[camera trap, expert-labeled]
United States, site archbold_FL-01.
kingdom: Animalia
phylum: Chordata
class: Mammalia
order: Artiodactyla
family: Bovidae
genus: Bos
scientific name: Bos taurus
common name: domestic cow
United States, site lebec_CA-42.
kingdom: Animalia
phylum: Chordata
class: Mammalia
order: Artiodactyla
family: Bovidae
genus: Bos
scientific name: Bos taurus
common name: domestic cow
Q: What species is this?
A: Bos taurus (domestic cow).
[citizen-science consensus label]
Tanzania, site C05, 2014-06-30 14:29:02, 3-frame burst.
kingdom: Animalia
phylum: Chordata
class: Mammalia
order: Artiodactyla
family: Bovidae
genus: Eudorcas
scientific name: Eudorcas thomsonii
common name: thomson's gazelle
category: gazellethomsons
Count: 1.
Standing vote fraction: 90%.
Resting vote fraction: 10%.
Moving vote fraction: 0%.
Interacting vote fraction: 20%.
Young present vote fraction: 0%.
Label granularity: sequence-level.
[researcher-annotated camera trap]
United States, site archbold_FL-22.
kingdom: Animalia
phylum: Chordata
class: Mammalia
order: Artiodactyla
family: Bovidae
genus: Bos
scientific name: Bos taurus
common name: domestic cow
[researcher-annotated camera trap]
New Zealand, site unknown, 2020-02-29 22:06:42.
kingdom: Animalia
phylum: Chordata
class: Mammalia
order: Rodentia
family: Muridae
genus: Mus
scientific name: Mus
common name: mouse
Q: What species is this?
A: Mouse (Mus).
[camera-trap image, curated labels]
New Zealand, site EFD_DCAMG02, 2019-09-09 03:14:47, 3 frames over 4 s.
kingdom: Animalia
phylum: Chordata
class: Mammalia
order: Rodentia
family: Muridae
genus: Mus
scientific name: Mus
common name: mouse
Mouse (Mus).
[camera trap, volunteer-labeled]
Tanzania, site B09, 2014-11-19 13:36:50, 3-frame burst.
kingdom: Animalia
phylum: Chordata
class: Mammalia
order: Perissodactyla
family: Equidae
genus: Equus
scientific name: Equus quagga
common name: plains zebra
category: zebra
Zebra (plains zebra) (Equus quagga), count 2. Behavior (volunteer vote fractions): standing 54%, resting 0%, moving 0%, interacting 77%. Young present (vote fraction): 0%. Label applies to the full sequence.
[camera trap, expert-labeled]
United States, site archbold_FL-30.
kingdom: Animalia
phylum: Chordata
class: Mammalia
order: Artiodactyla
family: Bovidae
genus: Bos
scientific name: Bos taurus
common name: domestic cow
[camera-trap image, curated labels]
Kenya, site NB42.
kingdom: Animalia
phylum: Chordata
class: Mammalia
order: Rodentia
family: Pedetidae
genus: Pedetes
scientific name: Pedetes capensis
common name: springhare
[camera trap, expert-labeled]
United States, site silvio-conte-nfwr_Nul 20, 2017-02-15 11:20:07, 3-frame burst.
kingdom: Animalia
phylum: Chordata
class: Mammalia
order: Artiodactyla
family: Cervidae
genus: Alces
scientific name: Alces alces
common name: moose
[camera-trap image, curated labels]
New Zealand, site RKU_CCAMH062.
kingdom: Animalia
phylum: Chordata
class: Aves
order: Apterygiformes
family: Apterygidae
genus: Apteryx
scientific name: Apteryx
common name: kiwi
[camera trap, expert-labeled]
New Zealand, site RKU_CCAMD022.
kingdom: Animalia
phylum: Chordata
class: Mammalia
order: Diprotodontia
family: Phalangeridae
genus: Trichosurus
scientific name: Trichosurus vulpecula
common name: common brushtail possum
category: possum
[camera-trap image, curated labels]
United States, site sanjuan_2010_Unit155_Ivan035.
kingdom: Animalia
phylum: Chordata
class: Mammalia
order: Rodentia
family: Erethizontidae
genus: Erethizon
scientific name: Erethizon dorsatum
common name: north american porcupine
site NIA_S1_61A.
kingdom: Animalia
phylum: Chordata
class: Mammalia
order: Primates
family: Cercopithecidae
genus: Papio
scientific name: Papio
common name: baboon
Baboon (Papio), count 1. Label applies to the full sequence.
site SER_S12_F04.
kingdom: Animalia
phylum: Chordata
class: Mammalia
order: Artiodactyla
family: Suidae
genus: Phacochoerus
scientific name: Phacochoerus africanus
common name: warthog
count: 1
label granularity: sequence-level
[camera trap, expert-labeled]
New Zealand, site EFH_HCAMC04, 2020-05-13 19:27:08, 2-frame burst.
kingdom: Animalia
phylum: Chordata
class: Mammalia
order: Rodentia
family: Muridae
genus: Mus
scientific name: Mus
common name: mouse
════════
■ Exercise requirements:
Repeat the data. Every word must match.

■ Solution for this problem:
[camera trap, expert-labeled]
United States, site archbold_FL-01.
kingdom: Animalia
phylum: Chordata
class: Mammalia
order: Artiodactyla
family: Bovidae
genus: Bos
scientific name: Bos taurus
common name: domestic cow
United States, site lebec_CA-42.
kingdom: Animalia
phylum: Chordata
class: Mammalia
order: Artiodactyla
family: Bovidae
genus: Bos
scientific name: Bos taurus
common name: domestic cow
Q: What species is this?
A: Bos taurus (domestic cow).
[citizen-science consensus label]
Tanzania, site C05, 2014-06-30 14:29:02, 3-frame burst.
kingdom: Animalia
phylum: Chordata
class: Mammalia
order: Artiodactyla
family: Bovidae
genus: Eudorcas
scientific name: Eudorcas thomsonii
common name: thomson's gazelle
category: gazellethomsons
Count: 1.
Standing vote fraction: 90%.
Resting vote fraction: 10%.
Moving vote fraction: 0%.
Interacting vote fraction: 20%.
Young present vote fraction: 0%.
Label granularity: sequence-level.
[researcher-annotated camera trap]
United States, site archbold_FL-22.
kingdom: Animalia
phylum: Chordata
class: Mammalia
order: Artiodactyla
family: Bovidae
genus: Bos
scientific name: Bos taurus
common name: domestic cow
[researcher-annotated camera trap]
New Zealand, site unknown, 2020-02-29 22:06:42.
kingdom: Animalia
phylum: Chordata
class: Mammalia
order: Rodentia
family: Muridae
genus: Mus
scientific name: Mus
common name: mouse
Q: What species is this?
A: Mouse (Mus).
[camera-trap image, curated labels]
New Zealand, site EFD_DCAMG02, 2019-09-09 03:14:47, 3 frames over 4 s.
kingdom: Animalia
phylum: Chordata
class: Mammalia
order: Rodentia
family: Muridae
genus: Mus
scientific name: Mus
common name: mouse
Mouse (Mus).
[camera trap, volunteer-labeled]
Tanzania, site B09, 2014-11-19 13:36:50, 3-frame burst.
kingdom: Animalia
phylum: Chordata
class: Mammalia
order: Perissodactyla
family: Equidae
genus: Equus
scientific name: Equus quagga
common name: plains zebra
category: zebra
Zebra (plains zebra) (Equus quagga), count 2. Behavior (volunteer vote fractions): standing 54%, resting 0%, moving 0%, interacting 77%. Young present (vote fraction): 0%. Label applies to the full sequence.
[camera trap, expert-labeled]
United States, site archbold_FL-30.
kingdom: Animalia
phylum: Chordata
class: Mammalia
order: Artiodactyla
family: Bovidae
genus: Bos
scientific name: Bos taurus
common name: domestic cow
[camera-trap image, curated labels]
Kenya, site NB42.
kingdom: Animalia
phylum: Chordata
class: Mammalia
order: Rodentia
family: Pedetidae
genus: Pedetes
scientific name: Pedetes capensis
common name: springhare
[camera trap, expert-labeled]
United States, site silvio-conte-nfwr_Nul 20, 2017-02-15 11:20:07, 3-frame burst.
kingdom: Animalia
phylum: Chordata
class: Mammalia
order: Artiodactyla
family: Cervidae
genus: Alces
scientific name: Alces alces
common name: moose
[camera-trap image, curated labels]
New Zealand, site RKU_CCAMH062.
kingdom: Animalia
phylum: Chordata
class: Aves
order: Apterygiformes
family: Apterygidae
genus: Apteryx
scientific name: Apteryx
common name: kiwi
[camera trap, expert-labeled]
New Zealand, site RKU_CCAMD022.
kingdom: Animalia
phylum: Chordata
class: Mammalia
order: Diprotodontia
family: Phalangeridae
genus: Trichosurus
scientific name: Trichosurus vulpecula
common name: common brushtail possum
category: possum
[camera-trap image, curated labels]
United States, site sanjuan_2010_Unit155_Ivan035.
kingdom: Animalia
phylum: Chordata
class: Mammalia
order: Rodentia
family: Erethizontidae
genus: Erethizon
scientific name: Erethizon dorsatum
common name: north american porcupine
site NIA_S1_61A.
kingdom: Animalia
phylum: Chordata
class: Mammalia
order: Primates
family: Cercopithecidae
genus: Papio
scientific name: Papio
common name: baboon
Baboon (Papio), count 1. Label applies to the full sequence.
site SER_S12_F04.
kingdom: Animalia
phylum: Chordata
class: Mammalia
order: Artiodactyla
family: Suidae
genus: Phacochoerus
scientific name: Phacochoerus africanus
common name: warthog
count: 1
label granularity: sequence-level
[camera trap, expert-labeled]
New Zealand, site EFH_HCAMC04, 2020-05-13 19:27:08, 2-frame burst.
kingdom: Animalia
phylum: Chordata
class: Mammalia
order: Rodentia
family: Muridae
genus: Mus
scientific name: Mus
common name: mouse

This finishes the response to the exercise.